> [Tasks for this exercise]
(A) List the cities where, according to the article on the ACCC and Virtus Health, both Virtus and Adora operate fertility clinics.
(B) In the article on the ACCC and Virtus Health, what price did Virtus propose to pay Healius for Adora and three day hospitals?

[Excerpt — start]

The ACCC has taken “a significant step” as it seeks an urgent injunction to stop Virtus Health’s (VRT) proposed acquisition of Adora Fertility from fellow ASX-lister Healius (HLS).

Both Virtus and Adora are leading providers of IVF services, and both companies operate fertility clinics in Brisbane, Sydney and Melbourne.

On August 30, Virtus notified the Australian Competition and Consumer Commission (ACCC) of its intention to acquire Adora, along with three day hospitals, from Healius for $45 million — a notice the ACCC said “provided very limited information”.

The ACCC subsequently launched a public review of the transaction on September 21, having previously told Virtus that it was not able to grant early merger clearance.

Last week, however, the companies advised the ACCC “of the imperatives necessitating prompt completion of the acquisition,” and said they would aim to complete the transaction this Friday, October 15, despite the fact the ACCC’s review will not be completed.

“It is extremely disappointing to see parties moving to complete an acquisition involving competing businesses such as this while knowing there has been inadequate time for appropriate regulatory scrutiny,” ACCC Chair Rod Sims said.

“By proceeding with the transaction while the ACCC is in the very early stages of a public review, the parties have shown complete disregard for the usual merger assessment processes in Australia.”

The acquisition, according to the ACCC, would increase Virtus’s already substantial market share in Brisbane and Melbourne, with further concerns raised over the changes to the market in Sydney.

In addition, the ACCC argues that Adora has been a “vigorous” competitor, pushing prices for IVF services lower through its low-cost model.

“A reduction in competition is likely to result in increased IVF prices, adding to the financial impact on consumers seeking to fulfil their wish for having children,” Mr Sims continued, noting that it was already an expensive and difficult process.

[Excerpt — finish]
[Data shown — start]

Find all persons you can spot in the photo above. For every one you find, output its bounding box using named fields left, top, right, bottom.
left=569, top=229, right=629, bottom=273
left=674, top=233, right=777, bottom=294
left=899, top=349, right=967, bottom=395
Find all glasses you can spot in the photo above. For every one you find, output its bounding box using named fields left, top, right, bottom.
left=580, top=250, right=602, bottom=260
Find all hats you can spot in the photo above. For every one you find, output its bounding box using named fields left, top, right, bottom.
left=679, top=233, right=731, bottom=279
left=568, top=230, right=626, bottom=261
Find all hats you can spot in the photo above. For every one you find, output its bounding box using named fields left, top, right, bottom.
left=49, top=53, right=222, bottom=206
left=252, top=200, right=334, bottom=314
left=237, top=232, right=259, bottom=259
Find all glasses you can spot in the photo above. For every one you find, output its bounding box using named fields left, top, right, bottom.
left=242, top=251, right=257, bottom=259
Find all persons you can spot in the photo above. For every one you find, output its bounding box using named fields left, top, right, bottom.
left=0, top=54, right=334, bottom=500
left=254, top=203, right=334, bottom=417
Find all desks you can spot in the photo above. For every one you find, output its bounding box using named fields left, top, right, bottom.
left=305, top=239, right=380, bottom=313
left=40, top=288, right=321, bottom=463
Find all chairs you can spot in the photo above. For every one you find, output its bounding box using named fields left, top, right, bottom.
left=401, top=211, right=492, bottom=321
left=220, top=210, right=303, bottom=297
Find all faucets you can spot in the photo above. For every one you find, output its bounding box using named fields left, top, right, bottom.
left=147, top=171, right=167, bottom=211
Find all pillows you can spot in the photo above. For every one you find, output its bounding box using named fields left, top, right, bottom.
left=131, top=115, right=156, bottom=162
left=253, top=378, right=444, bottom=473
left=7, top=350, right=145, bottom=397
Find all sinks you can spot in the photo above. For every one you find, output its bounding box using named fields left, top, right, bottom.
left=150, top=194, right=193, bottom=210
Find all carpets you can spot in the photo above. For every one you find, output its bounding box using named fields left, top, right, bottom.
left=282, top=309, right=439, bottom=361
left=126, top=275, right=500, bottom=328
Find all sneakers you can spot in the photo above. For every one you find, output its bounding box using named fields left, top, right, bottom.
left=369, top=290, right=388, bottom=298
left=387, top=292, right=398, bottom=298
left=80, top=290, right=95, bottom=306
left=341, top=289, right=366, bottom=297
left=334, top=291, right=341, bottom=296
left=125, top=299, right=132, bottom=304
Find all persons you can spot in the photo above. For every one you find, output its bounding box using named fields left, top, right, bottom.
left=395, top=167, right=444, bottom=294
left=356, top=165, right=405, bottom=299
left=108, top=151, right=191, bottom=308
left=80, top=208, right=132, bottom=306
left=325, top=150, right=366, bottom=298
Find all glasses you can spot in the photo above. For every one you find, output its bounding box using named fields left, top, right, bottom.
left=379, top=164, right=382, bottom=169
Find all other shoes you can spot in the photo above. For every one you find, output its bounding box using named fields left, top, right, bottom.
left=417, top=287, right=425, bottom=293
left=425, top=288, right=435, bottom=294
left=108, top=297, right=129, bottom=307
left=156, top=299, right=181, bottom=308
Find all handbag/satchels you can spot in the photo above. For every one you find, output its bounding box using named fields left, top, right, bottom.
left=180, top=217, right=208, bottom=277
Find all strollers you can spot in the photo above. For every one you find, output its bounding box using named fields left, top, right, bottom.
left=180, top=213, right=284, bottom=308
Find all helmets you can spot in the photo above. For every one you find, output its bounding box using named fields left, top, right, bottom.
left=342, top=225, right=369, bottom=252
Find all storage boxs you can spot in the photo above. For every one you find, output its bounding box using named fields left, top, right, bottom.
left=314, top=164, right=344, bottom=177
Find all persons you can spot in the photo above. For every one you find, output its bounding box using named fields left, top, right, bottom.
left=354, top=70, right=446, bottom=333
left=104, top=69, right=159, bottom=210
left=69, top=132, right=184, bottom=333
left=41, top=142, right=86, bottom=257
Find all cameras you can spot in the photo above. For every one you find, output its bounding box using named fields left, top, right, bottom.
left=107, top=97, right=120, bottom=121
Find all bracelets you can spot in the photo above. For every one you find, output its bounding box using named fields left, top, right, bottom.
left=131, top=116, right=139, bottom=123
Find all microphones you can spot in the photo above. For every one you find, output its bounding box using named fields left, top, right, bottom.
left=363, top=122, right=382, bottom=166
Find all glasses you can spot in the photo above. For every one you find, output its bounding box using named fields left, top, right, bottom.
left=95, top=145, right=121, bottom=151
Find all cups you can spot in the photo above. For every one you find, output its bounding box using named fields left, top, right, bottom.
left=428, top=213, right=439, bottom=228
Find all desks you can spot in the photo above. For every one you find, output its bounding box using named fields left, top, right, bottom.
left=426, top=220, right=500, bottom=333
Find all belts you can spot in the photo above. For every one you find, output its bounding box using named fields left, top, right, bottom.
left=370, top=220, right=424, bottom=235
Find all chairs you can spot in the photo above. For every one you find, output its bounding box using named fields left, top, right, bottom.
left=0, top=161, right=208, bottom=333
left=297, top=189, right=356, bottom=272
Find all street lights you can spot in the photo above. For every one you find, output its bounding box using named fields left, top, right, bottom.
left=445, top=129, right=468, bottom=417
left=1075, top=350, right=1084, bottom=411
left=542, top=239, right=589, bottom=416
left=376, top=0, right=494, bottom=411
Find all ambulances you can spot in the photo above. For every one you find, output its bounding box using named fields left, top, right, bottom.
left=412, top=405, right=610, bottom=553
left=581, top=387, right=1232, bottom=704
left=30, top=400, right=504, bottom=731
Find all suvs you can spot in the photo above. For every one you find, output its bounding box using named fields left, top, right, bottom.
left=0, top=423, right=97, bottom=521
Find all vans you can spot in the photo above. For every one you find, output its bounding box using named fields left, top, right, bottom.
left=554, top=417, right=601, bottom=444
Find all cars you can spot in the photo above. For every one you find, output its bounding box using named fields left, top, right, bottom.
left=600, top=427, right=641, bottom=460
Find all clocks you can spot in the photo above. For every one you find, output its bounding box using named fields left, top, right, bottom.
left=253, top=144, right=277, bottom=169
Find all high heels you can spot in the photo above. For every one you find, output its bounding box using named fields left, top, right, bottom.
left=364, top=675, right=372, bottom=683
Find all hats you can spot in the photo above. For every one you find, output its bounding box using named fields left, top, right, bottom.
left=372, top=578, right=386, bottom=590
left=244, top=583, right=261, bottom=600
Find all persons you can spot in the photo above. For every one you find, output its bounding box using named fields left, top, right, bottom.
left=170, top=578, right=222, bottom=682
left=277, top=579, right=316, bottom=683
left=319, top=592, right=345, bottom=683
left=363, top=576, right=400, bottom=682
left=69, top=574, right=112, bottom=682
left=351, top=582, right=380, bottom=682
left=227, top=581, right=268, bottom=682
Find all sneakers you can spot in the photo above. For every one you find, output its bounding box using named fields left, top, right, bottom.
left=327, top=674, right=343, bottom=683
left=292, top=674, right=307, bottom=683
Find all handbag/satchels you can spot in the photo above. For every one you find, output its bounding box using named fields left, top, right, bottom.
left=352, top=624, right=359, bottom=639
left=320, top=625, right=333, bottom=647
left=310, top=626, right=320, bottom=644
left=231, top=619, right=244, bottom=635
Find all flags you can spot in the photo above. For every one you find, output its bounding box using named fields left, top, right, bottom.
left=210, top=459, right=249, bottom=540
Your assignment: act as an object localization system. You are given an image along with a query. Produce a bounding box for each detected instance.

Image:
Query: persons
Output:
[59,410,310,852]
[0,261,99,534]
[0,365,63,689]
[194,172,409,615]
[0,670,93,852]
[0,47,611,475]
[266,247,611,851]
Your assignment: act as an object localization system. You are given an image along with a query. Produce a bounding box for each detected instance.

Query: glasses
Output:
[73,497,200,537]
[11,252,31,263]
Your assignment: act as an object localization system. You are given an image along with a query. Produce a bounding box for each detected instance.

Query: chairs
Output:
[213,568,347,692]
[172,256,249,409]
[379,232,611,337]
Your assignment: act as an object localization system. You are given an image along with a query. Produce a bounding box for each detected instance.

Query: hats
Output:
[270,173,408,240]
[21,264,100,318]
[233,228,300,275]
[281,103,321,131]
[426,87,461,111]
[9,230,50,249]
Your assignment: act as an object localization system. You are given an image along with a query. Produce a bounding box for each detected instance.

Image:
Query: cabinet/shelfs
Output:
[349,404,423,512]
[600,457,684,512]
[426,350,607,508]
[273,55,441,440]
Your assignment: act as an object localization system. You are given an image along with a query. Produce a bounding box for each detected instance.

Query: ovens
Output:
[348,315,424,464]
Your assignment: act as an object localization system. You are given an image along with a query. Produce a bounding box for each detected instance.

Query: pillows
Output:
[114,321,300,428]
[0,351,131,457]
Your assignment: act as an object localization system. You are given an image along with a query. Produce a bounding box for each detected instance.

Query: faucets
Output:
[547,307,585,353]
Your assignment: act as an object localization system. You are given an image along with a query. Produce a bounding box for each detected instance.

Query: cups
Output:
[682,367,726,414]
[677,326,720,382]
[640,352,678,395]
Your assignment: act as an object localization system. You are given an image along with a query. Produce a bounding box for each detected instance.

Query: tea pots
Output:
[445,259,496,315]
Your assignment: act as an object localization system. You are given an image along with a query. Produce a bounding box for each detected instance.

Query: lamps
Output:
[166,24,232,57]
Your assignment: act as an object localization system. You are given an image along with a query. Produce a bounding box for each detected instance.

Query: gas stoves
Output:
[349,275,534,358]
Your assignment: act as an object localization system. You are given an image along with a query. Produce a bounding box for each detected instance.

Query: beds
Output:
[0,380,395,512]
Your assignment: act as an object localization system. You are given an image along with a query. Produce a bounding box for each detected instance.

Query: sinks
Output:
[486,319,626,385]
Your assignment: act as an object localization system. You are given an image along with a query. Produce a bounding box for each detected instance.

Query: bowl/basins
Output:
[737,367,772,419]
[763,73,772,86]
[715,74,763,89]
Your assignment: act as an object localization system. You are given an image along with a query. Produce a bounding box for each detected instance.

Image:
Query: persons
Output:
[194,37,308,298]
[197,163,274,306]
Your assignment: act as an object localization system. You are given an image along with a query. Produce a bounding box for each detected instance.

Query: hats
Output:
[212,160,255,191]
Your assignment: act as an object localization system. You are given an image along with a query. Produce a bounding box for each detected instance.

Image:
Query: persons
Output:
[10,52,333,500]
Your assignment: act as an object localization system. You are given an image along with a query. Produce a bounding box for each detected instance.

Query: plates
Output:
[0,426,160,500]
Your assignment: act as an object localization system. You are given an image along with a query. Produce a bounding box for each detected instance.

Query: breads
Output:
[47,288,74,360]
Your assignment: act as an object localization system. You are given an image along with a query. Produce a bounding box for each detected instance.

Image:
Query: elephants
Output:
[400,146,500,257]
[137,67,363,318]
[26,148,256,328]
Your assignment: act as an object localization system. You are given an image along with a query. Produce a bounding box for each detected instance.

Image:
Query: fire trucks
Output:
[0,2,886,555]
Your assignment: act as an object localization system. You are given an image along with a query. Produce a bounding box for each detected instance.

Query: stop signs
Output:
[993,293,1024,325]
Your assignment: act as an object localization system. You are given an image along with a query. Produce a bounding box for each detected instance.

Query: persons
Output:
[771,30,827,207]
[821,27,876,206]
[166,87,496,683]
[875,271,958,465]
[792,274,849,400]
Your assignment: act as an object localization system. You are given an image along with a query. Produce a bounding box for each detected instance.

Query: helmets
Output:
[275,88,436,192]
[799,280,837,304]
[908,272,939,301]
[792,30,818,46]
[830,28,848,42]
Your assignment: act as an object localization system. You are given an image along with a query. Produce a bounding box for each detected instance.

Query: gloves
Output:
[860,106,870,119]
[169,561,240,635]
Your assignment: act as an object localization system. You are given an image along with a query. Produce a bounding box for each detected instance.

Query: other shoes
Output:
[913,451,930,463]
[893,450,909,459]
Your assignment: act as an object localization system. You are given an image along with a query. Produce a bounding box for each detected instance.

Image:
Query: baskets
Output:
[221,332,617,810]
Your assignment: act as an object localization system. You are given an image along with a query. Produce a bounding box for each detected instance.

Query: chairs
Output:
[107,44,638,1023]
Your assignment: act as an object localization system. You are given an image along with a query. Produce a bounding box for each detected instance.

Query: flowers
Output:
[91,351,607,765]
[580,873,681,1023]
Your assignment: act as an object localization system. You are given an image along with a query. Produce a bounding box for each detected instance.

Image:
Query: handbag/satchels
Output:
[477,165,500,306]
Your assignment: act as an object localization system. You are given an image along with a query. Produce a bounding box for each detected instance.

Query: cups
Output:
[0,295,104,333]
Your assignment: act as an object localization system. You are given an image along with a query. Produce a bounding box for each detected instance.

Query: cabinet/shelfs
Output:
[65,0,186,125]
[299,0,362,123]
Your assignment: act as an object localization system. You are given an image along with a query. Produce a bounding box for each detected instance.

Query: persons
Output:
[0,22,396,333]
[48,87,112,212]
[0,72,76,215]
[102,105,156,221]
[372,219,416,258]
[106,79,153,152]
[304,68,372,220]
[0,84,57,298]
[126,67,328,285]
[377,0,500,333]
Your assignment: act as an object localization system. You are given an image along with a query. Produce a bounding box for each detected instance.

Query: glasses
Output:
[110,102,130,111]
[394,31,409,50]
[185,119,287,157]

[Data shown — finish]

> [Response list]
(A) Brisbane, Sydney, Melbourne

(B) $45 million